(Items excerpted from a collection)
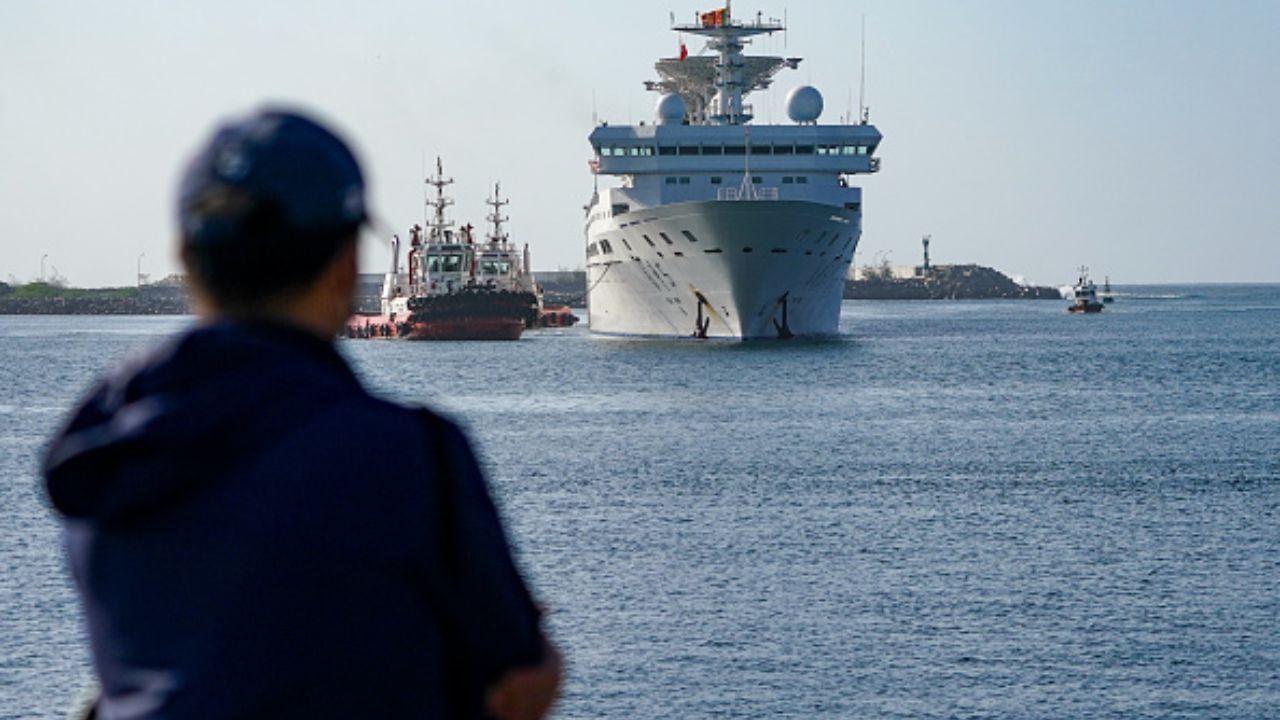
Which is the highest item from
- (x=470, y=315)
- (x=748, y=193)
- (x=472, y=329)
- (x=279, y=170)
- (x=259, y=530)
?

**PROBLEM TO SOLVE:** Reproduce every item above verbatim, line for line, and omit the pictures from your output.

**FULL OUTPUT:**
Which is the highest item from
- (x=470, y=315)
- (x=748, y=193)
- (x=472, y=329)
- (x=279, y=170)
- (x=259, y=530)
?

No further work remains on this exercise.